The exercise is the following:
Let $S$ be a semigroup, and let $u$ be an element such that $u \notin S$. On the disjoint union $S \sqcup\{u\}$ we define a binary operation $$\cdot \colon (S \sqcup\{u\}) \times(S \sqcup\{u\}) \rightarrow(S \sqcup\{u\})$$ given by: $$ \left \{ \begin{array}[cc] ss \cdot t=s t & \text{if } s, t \in S , \\ s \cdot u=u \cdot s=s & \text{if } s \in S, \\ u \cdot u=u & \end{array} \right. $$ The resulting semigroup $S^{u}$ is a monoid. We define the unitization $\hat{S}$ of $S$ as $$\hat{S}= \left \{ \begin{array}[cc] SS & \text{if } S \text{ is a monoid} \\ S^{u} & \text{otherwise} \end{array} \right. $$
Prove that if $M$ is a monoid and $\alpha: S \rightarrow M$ is a homomorphism, there exists a unique homomorphism of monoids $\hat{\alpha}: \hat{S} \rightarrow M$ such that $\hat{\alpha}(x)=\alpha(x)$ if $x \in S$.
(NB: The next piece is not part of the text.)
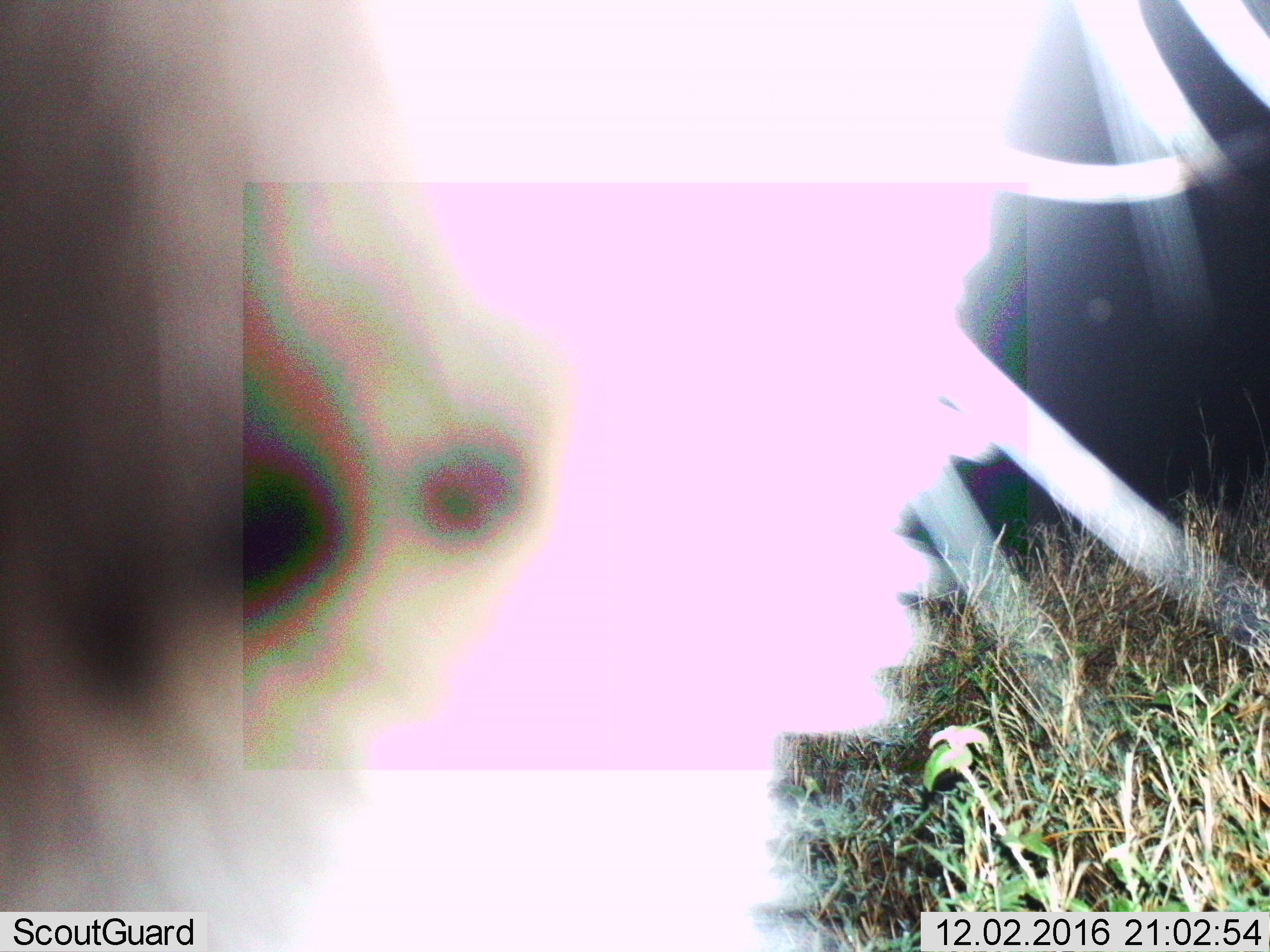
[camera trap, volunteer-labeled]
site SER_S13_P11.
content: unidentified animal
If $S$ is a monoid, then $\hat S = S$ and $\hat \alpha = \alpha$. Otherwise, $\hat S = S^u$. Let $1$ be the identity of $M$. If $\hat \alpha$ exists, it is necessarily defined by $$ (*) \quad \hat \alpha(s) = \begin{cases} \alpha(s) &\text{if $s \in S\quad$ (by definition)} \\ 1 &\text{if $s = u\quad$ (by definition of a homomorphism of monoids)} \end{cases} $$ This proves unicity. It remains to prove that $(*)$ defines a homomorphism of monoids. Let $s, t \in S^u$. Then $$ \hat\alpha(s)\hat\alpha(t) = \begin{cases} \alpha(s)\alpha(t) = \alpha(st) = \hat\alpha(st) &\text{if $s,t \in S$}\\ \alpha(s)1 = \alpha(s) = \alpha(su) = \hat\alpha(st) &\text{if $s \in S$ and $t=u$}\\ 1\alpha(t) = \alpha(t) = \alpha(ut) = \hat\alpha(st) &\text{if $s = u$ and $t \in S$}\\ 1 = \hat\alpha(st) & \text{if $s = t = u$}\end{cases} $$ and thus $\hat \alpha(s)\hat\alpha(t) = \hat\alpha(st)$ in all cases. Moreover $\hat\alpha(u) = 1$ by definition.